**Exercise objective**: Find every row below that contains the word "point" and copy each of those rows in full. Treat case as significant.

**Material to process**:
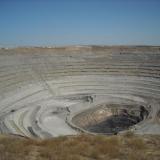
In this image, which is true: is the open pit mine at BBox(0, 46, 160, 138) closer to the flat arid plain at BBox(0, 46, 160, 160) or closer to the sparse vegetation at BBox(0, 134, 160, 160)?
the flat arid plain at BBox(0, 46, 160, 160)

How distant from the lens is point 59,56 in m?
48.9

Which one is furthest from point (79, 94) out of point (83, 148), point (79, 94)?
point (83, 148)

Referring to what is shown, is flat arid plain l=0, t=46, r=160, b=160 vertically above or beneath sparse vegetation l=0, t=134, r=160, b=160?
above

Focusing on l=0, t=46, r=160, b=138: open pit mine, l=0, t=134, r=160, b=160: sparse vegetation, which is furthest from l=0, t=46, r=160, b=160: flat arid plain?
l=0, t=134, r=160, b=160: sparse vegetation

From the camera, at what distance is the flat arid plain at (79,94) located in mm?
27531

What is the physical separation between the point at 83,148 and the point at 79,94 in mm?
30430

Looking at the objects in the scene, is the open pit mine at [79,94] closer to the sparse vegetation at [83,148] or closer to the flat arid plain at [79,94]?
the flat arid plain at [79,94]

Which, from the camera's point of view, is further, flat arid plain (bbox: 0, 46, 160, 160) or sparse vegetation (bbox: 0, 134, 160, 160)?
flat arid plain (bbox: 0, 46, 160, 160)

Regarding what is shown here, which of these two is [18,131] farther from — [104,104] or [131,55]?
[131,55]

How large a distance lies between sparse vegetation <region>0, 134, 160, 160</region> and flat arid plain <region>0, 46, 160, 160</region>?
986 centimetres

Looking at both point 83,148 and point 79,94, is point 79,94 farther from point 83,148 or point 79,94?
point 83,148

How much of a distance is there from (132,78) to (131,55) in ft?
26.8

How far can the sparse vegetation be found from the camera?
8.20m

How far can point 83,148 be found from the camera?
873cm
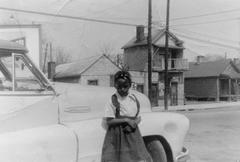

**Output of the task**:
How distant from the lens is point 59,56 in m?
Which one is furthest from point (79, 94) out of point (83, 148), point (79, 94)?
point (83, 148)
What is the physical separation between the point at 83,148 and the point at 79,94 in mm?
Which, from the camera's point of view, is further, flat arid plain (bbox: 0, 46, 160, 160) or sparse vegetation (bbox: 0, 134, 160, 160)?
Looking at both point 83,148 and point 79,94, is point 79,94 farther from point 83,148 or point 79,94?
point 83,148
How far can point 83,148 be found from the camera?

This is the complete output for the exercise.